Task to complete => Write out the records below word for word, please.

[Recorded data]
:::::

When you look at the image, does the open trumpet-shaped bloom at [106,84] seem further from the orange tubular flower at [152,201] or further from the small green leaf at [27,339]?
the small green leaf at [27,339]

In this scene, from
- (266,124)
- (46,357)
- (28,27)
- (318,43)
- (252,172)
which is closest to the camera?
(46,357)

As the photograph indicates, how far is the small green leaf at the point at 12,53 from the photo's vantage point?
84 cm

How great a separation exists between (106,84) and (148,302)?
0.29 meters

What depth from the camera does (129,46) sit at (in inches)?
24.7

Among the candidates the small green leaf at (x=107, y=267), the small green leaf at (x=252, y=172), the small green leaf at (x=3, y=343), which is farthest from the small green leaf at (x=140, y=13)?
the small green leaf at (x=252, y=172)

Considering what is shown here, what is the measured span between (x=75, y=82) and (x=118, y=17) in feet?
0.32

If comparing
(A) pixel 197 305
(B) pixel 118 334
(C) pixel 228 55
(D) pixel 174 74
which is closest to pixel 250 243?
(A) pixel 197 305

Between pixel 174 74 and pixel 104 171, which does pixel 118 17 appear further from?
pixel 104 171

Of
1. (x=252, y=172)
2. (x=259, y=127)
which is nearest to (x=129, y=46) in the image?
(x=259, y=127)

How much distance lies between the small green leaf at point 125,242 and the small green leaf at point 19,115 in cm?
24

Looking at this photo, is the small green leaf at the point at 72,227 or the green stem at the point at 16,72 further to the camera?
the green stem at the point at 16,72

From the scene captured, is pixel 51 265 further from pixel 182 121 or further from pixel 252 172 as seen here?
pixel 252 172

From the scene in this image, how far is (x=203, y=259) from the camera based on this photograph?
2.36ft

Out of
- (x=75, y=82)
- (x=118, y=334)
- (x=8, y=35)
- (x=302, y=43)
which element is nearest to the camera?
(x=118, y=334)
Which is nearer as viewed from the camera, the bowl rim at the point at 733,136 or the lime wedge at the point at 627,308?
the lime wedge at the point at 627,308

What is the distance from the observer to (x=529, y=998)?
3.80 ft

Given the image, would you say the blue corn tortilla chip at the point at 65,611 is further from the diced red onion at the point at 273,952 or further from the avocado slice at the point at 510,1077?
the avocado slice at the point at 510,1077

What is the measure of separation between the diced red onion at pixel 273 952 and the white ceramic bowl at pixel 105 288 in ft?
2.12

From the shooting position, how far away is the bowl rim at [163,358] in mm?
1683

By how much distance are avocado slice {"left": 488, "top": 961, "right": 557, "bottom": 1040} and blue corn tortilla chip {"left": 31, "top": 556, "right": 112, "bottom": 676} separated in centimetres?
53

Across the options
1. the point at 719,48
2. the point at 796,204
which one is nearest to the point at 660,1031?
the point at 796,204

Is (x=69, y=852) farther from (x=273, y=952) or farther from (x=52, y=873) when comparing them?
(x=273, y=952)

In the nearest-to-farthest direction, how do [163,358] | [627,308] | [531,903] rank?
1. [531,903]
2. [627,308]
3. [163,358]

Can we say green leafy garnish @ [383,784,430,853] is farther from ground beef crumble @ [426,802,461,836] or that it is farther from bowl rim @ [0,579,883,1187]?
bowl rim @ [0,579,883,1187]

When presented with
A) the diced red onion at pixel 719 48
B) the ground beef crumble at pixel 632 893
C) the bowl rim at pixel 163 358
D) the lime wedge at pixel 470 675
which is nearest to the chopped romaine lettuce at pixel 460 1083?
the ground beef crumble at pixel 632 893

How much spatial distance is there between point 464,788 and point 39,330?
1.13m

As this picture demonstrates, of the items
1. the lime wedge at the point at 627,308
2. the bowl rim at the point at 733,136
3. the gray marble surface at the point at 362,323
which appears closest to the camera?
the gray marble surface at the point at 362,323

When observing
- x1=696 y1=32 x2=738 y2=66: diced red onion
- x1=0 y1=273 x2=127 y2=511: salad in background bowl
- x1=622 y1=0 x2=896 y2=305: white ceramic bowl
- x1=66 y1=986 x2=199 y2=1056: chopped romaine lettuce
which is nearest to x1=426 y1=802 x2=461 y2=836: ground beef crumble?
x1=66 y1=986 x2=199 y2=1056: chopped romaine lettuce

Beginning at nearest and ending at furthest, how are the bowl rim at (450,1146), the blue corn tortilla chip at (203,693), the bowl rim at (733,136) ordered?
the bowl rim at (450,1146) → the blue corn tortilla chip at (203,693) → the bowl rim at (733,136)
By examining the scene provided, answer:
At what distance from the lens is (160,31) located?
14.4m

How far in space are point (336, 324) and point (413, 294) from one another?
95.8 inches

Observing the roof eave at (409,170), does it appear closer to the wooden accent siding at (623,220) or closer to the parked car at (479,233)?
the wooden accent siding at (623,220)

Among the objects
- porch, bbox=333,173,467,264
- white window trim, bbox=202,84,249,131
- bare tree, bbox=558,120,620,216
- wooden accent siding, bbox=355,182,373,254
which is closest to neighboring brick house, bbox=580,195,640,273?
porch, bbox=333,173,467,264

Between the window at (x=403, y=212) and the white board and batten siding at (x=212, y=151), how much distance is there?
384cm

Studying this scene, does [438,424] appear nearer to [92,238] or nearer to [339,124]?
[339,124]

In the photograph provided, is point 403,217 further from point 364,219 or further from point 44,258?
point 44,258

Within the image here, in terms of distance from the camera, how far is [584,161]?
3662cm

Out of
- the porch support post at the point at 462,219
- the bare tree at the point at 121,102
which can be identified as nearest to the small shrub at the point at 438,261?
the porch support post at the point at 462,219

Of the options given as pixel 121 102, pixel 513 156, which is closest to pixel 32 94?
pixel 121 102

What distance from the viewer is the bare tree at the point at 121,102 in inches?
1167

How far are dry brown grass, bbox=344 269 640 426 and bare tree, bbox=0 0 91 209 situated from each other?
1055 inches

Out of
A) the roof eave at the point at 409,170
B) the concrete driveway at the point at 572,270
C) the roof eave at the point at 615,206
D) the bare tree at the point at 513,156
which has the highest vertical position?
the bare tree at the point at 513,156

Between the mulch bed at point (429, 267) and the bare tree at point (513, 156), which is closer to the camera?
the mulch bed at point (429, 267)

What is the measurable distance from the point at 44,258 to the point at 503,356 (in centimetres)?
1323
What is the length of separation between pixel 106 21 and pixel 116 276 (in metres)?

:::::

Worked answer =>
When you look at the image, does the open trumpet-shaped bloom at [106,84] seem further from the orange tubular flower at [152,201] or further from the small green leaf at [27,339]?
the small green leaf at [27,339]

In this scene, from
- (266,124)
- (46,357)
- (28,27)
- (318,43)
- (252,172)
which is closest to the camera?
(46,357)

As the photograph indicates, how far is the small green leaf at the point at 12,53 from the photo's vantage point?
84 cm

How great a separation exists between (106,84) and (148,302)?
0.29 meters

What depth from the camera does (129,46) sit at (in inches)?
24.7

Among the candidates the small green leaf at (x=107, y=267), the small green leaf at (x=252, y=172), the small green leaf at (x=3, y=343), which is farthest from the small green leaf at (x=140, y=13)?
the small green leaf at (x=252, y=172)

Considering what is shown here, what is the measured span between (x=75, y=82) and (x=118, y=17) in feet?
0.32

If comparing
(A) pixel 197 305
(B) pixel 118 334
(C) pixel 228 55
(D) pixel 174 74
which is closest to pixel 250 243?
(A) pixel 197 305

Between pixel 174 74 and pixel 104 171, which does pixel 118 17 appear further from?
pixel 104 171

Of
1. (x=252, y=172)
2. (x=259, y=127)
which is nearest to (x=129, y=46) in the image?
(x=259, y=127)

How much distance lies between the small green leaf at point 125,242 and the small green leaf at point 19,115 in cm?
24

Looking at this photo, is the small green leaf at the point at 72,227 or the green stem at the point at 16,72 further to the camera?
the green stem at the point at 16,72

From the scene captured, is pixel 51 265 further from pixel 182 121 or further from pixel 252 172 as seen here?
pixel 252 172

From the scene in this image, how far is (x=203, y=259) from the camera based on this photograph?
2.36ft

Out of
- (x=75, y=82)
- (x=118, y=334)
- (x=8, y=35)
- (x=302, y=43)
which element is nearest to the camera?
(x=118, y=334)
Which is nearer as viewed from the camera, the bowl rim at the point at 733,136 or the lime wedge at the point at 627,308?
the lime wedge at the point at 627,308

What is the distance from the observer to (x=529, y=998)?
3.80 ft

Given the image, would you say the blue corn tortilla chip at the point at 65,611 is further from the diced red onion at the point at 273,952 or further from the avocado slice at the point at 510,1077?
the avocado slice at the point at 510,1077

What is the measure of separation between the diced red onion at pixel 273 952 and the white ceramic bowl at pixel 105 288 in ft?
2.12

From the shooting position, how far away is the bowl rim at [163,358] in mm?
1683

By how much distance are avocado slice {"left": 488, "top": 961, "right": 557, "bottom": 1040} and blue corn tortilla chip {"left": 31, "top": 556, "right": 112, "bottom": 676} separated in centimetres?
53

Across the options
1. the point at 719,48
2. the point at 796,204
which one is nearest to the point at 660,1031?
the point at 796,204

Is (x=69, y=852) farther from (x=273, y=952) or farther from (x=52, y=873) when comparing them?
(x=273, y=952)

In the nearest-to-farthest direction, how do [163,358] | [627,308] | [531,903] rank?
1. [531,903]
2. [627,308]
3. [163,358]

Can we say green leafy garnish @ [383,784,430,853] is farther from ground beef crumble @ [426,802,461,836] or that it is farther from bowl rim @ [0,579,883,1187]?
bowl rim @ [0,579,883,1187]

When presented with
A) the diced red onion at pixel 719 48
B) the ground beef crumble at pixel 632 893
C) the bowl rim at pixel 163 358
D) the lime wedge at pixel 470 675
which is nearest to the chopped romaine lettuce at pixel 460 1083?
the ground beef crumble at pixel 632 893

How much spatial distance is there between point 464,788 and point 39,330?
1.13m

As this picture demonstrates, of the items
1. the lime wedge at the point at 627,308
2. the bowl rim at the point at 733,136
3. the gray marble surface at the point at 362,323
which appears closest to the camera?
the gray marble surface at the point at 362,323

When observing
- x1=696 y1=32 x2=738 y2=66: diced red onion
- x1=0 y1=273 x2=127 y2=511: salad in background bowl
- x1=622 y1=0 x2=896 y2=305: white ceramic bowl
- x1=66 y1=986 x2=199 y2=1056: chopped romaine lettuce
which is nearest to x1=426 y1=802 x2=461 y2=836: ground beef crumble?
x1=66 y1=986 x2=199 y2=1056: chopped romaine lettuce

Beginning at nearest and ending at furthest, how are the bowl rim at (450,1146), the blue corn tortilla chip at (203,693), the bowl rim at (733,136) ordered?
the bowl rim at (450,1146) → the blue corn tortilla chip at (203,693) → the bowl rim at (733,136)
By examining the scene provided, answer:
At what distance from the lens is (160,31) located?
14.4m

How far in space are point (336, 324) and point (413, 294) from one another?
95.8 inches

Observing the roof eave at (409,170), does it appear closer to the wooden accent siding at (623,220) or closer to the parked car at (479,233)?
the wooden accent siding at (623,220)

Among the objects
- porch, bbox=333,173,467,264
- white window trim, bbox=202,84,249,131
- bare tree, bbox=558,120,620,216
- wooden accent siding, bbox=355,182,373,254
which is closest to neighboring brick house, bbox=580,195,640,273?
porch, bbox=333,173,467,264

Between the window at (x=403, y=212) and the white board and batten siding at (x=212, y=151), how much distance is there?
384cm

Studying this scene, does [438,424] appear nearer to [92,238] or nearer to [339,124]?
[339,124]

In the photograph provided, is point 403,217 further from point 364,219 or further from point 44,258?
point 44,258

Within the image here, in terms of distance from the camera, how far is [584,161]?
3662cm

Out of
- the porch support post at the point at 462,219
- the bare tree at the point at 121,102
which can be identified as nearest to the small shrub at the point at 438,261?
the porch support post at the point at 462,219

Of the options given as pixel 121 102, pixel 513 156, which is closest to pixel 32 94?
pixel 121 102

What distance from the viewer is the bare tree at the point at 121,102 in inches?
1167

How far are dry brown grass, bbox=344 269 640 426 and bare tree, bbox=0 0 91 209 situated from each other?
1055 inches

Out of
A) the roof eave at the point at 409,170
B) the concrete driveway at the point at 572,270
C) the roof eave at the point at 615,206
D) the bare tree at the point at 513,156
which has the highest vertical position?
the bare tree at the point at 513,156

Between the mulch bed at point (429, 267) and the bare tree at point (513, 156), which is closer to the camera?
the mulch bed at point (429, 267)

What is the measurable distance from the point at 44,258 to the point at 503,356 (in centimetres)?
1323
What is the length of separation between pixel 106 21 and pixel 116 276 (in metres)?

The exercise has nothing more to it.